■ Liste des tâches:
• A. Dans le récit de voyage sur Gallabat, quel était le prix moyen de chacune des deux mules d'Abyssinie achetées au marché ?
• B. Continuez le récit de voyage sur Gallabat à la suite de sa dernière phrase.

■ Texte fourni:
J’achetai au marché renommé de Gallabat deux mules d’Abyssinie au prix moyen de neuf talaris pièce, et je louai un chameau pour mes bagages jusqu’à Voehnè, point où commencent les montagnes ardues, inaccessibles au chameau, et où je devais trouver des ânes de somme. Puis, pour tuer le temps, je m’en allai rendre visite au vieux Ghouma, cheik de Gallabat, président semi-héréditaire, semi-électif de ce petit État. Je vis un beau nègre qui me sembla âgé de soixante ans, et qui, réuni à une demi-douzaine de voisins convoqués à la hâte, était très-occupé à balayer sa cour. Il me fit servir les rafraîchissements d’usage, mais n’interrompit pas sa besogne : « Le travail avant tout, monsieur… » Je fus assez piqué de ce sans-gêne, mais j’avoue que, six mois plus tard, recevant en Abyssinie la nouvelle (erronée) que Théodore II s’était fait apporter la tête de Chouma, j’éprouvai un sentiment pénible. J’eusse été vraiment trop vengé !

Les gens de Gallabat ne sont pas aimés de leurs voisins, qui abusent volontiers du droit de médire d’eux. Trois ans auparavant, à la faveur des guerres civiles d’Abyssinie, un goum de pillards abyssins sans couleur politique, alléchés par les richesses vraies ou supposées des Takrouris, avaient fait, au nombre de cinq cents cavaliers, une razzia nocturne sur eux. Les Takrouris, d’abord surpris, s’étaient enfin reconnus, groupés, avaient cerné les voleurs et les avaient passés au fil de la lance. Quinze jours après, M. Stern (aujourd’hui prisonnier chez Théodore II), passant sur ce champ de bataille, avait vu les cadavres sans sépulture et les vautours s’envolant lourdement avec des lambeaux de chair putride. Celui qui me raconta l’affaire conclut ainsi : « Oui, monsieur, ils ont bien tué deux cents de ces voleurs ; ils n’ont pas fait quartier à un seul. Maudites canailles ! »


Cet animal est bien méchant
Quand on l’attaque il se défend !

■ Légendes descriptives brèves:
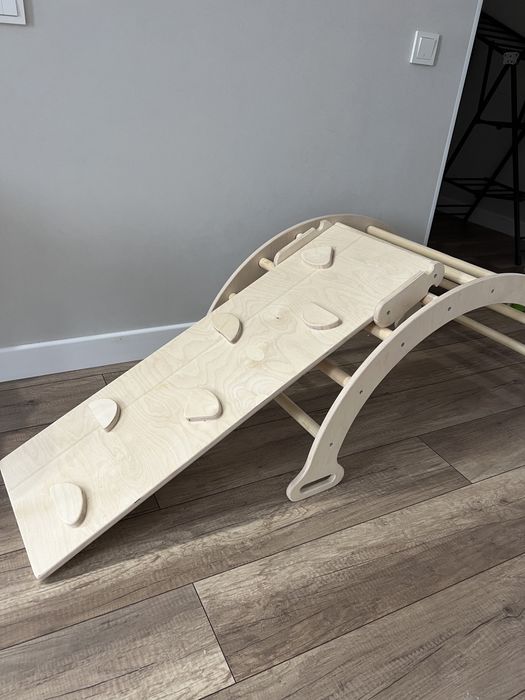 Спортивно-игровой комплекс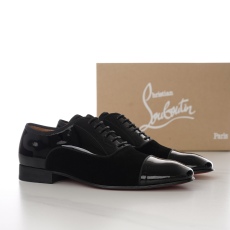 Men C*hristian L*ouboutin Loafer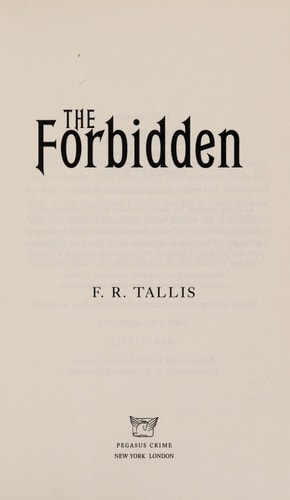 The Forbidden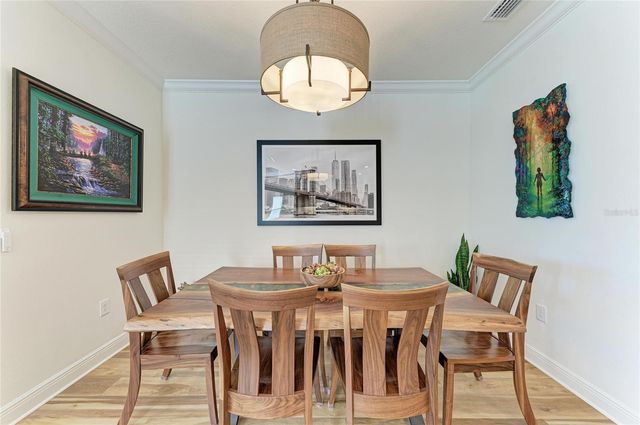 9920 CRYSTAL ISLE CIRCLE, Sarasota, FL 34241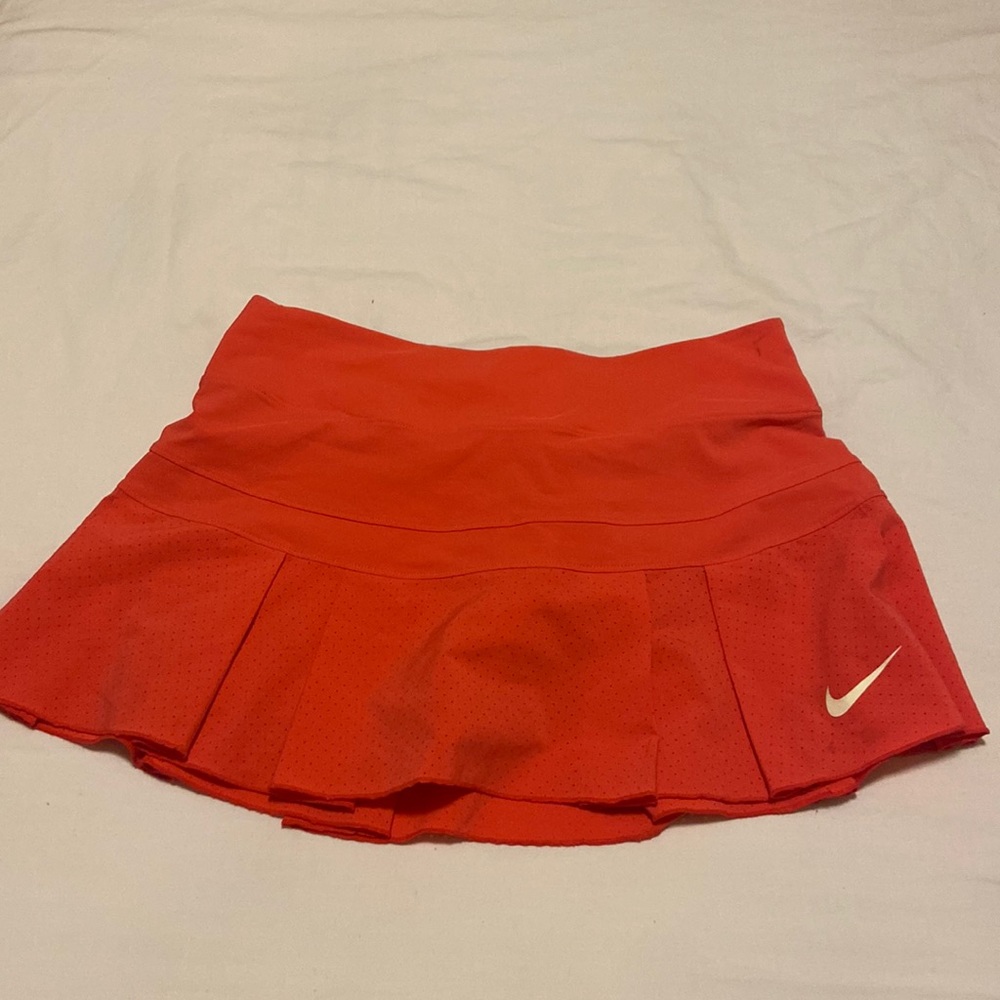 nike tennis skirt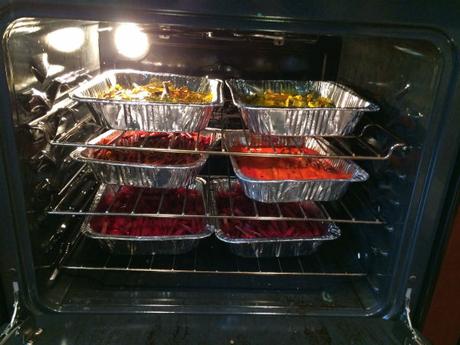 The Crayon Initiative, reciclaje de crayones crayon-initiative-noticias-totenart-horno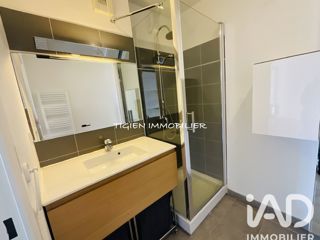 Vente  Appartement F2  de 41 m² à La Seyne 159 000 euros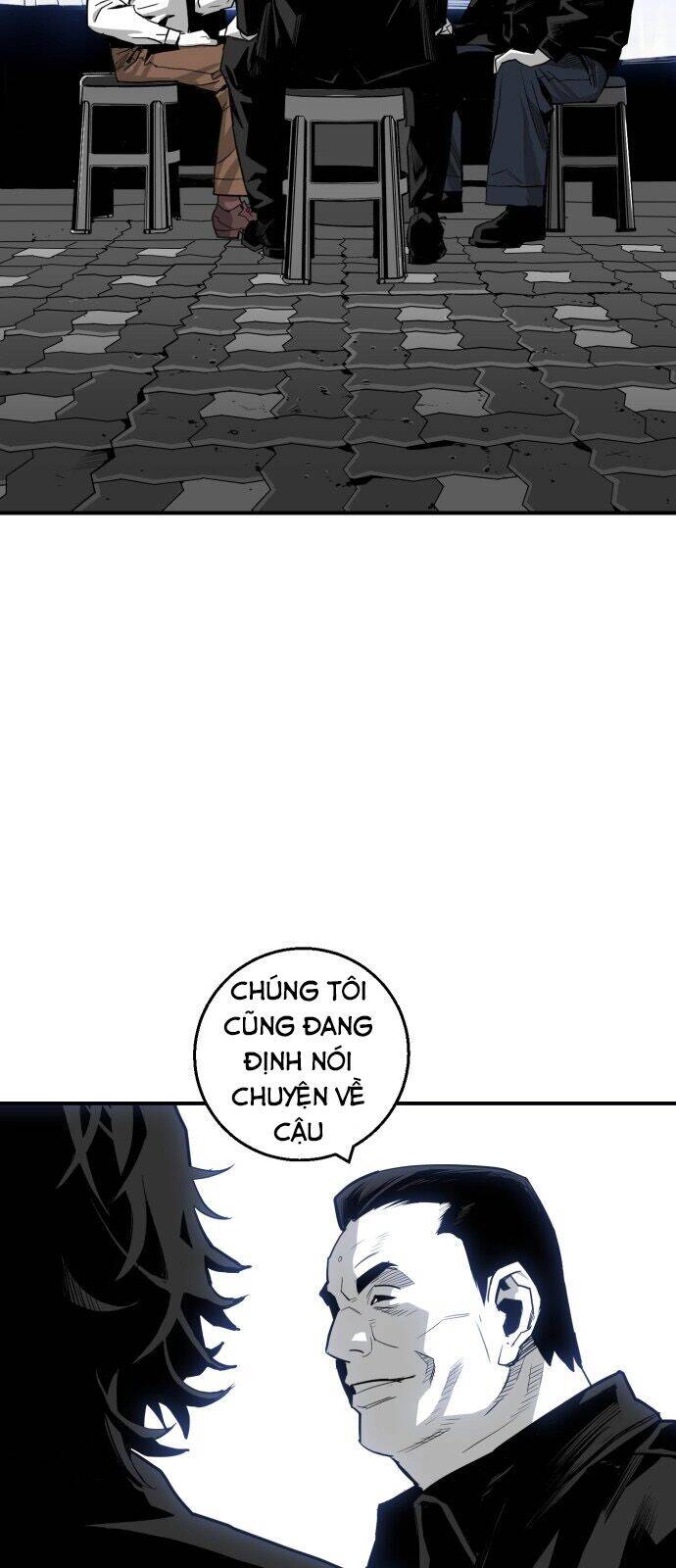 Quảng Trường Máu Chapter 19 - 58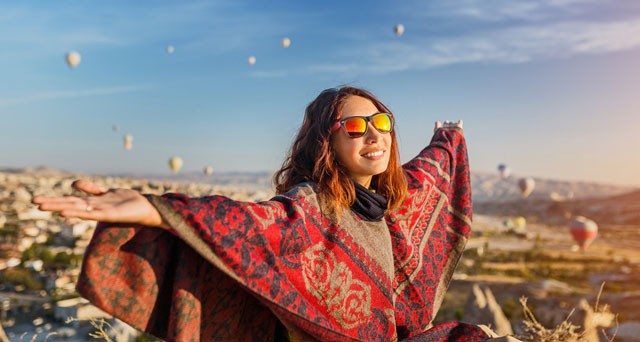 Hű: Szakítás után utazni kezdett és elképesztő dolgokra jött rá ez a lány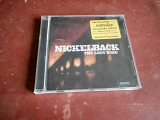 Nickelback The Long Road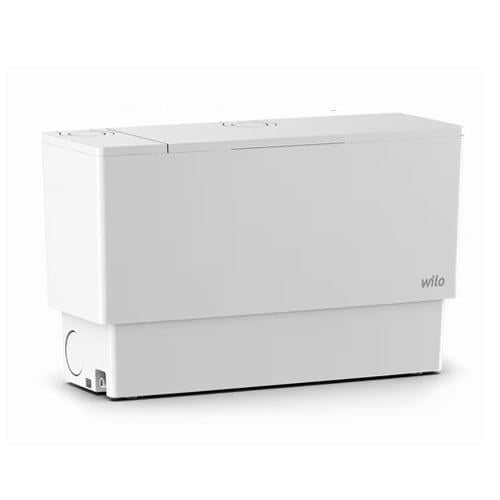 Станция канализационная Wilo Drainlift MINI5-XS/C-EF 0,75 кВт H 10 м Q 158 л/мин (6095129)
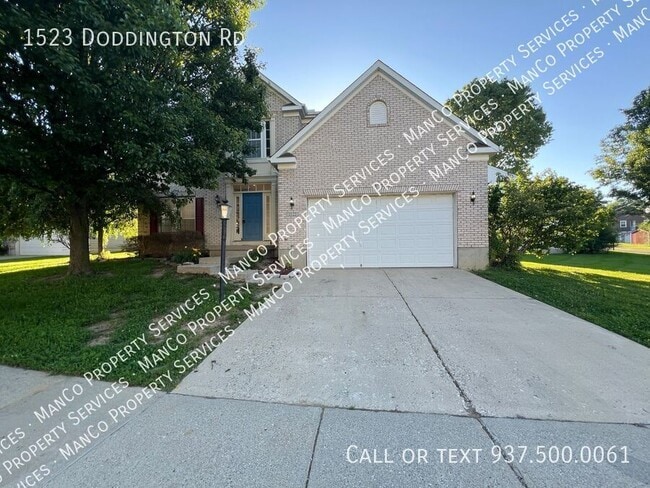 Photo - 1523 Doddington Rd House
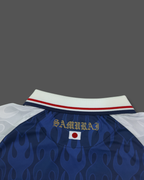 SAMURAI RETRO KIT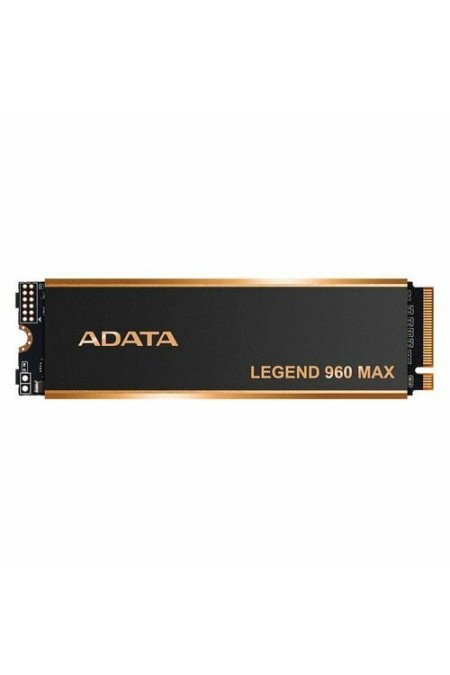 Внутренний SSD ADATA 1 ТБ M.2 (ALEG-960M-1TCS)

■ Réponses fournies:
• A. Neuf talaris pièce.

• B.
Après quatre jours de séjour à Gallabat, nous partîmes pour l’Abyssinie et nous nous engageâmes résolument dans une épaisse forêt de trois bonnes journées de marche, couvrant une plaine basse qui va aboutir à la Gandova. Ce désert est une sorte de marche, comme on disait au moyen âge, un border, dirait-on sur la frontière d’Écosse : les Abyssins, les Sennâriens, les Turcs l’ont souvent ensanglantée dans leurs guerres sans merci. Là se trouve le lieu d’Abou Qalambo, fatal aux Égyptiens, qui, voilà vingt-cinq ans, y furent taillés en pièces par l’Achille abyssin Dedjaz Konfou. J’ai raconté ailleurs[1] l’épisode tragico-burlesque du salut du brave d’Arnaud, pris à cette bataille : mais tout ne s’y passa pas aussi gaiement. Il y eut, de part et d’autre, des faits et des mots héroïques. Le chef des Dabaïneh, auxiliaire des Égyptiens, provoqué en combat singulier par un officier de marque abyssin, le fendit en deux d’un seul coup de sa lourde épée à deux mains. L’un des fils du Melek Saad, prince des Chaghié, s’y fit tuer ; l’autre se sauva près de son père, qui l’accueillit avec des imprécations et en déchirant ses vêtements. « Lâche fils de la chienne, s’écriait-il ; misérable qui me déshonore ! Que ne suivait-il l’exemple de son frère ! »

Le troisième jour, vers midi, je passai la Gandova, encore gonflée : une île appelée Kaokib partage les eaux rapides et permet aux caravanes de passer plus aisément. Un magnifique tamarinier s’élève au bord du sentier, au beau milieu de l’île, et invite les voyageurs à

  1. Voy. livre 270.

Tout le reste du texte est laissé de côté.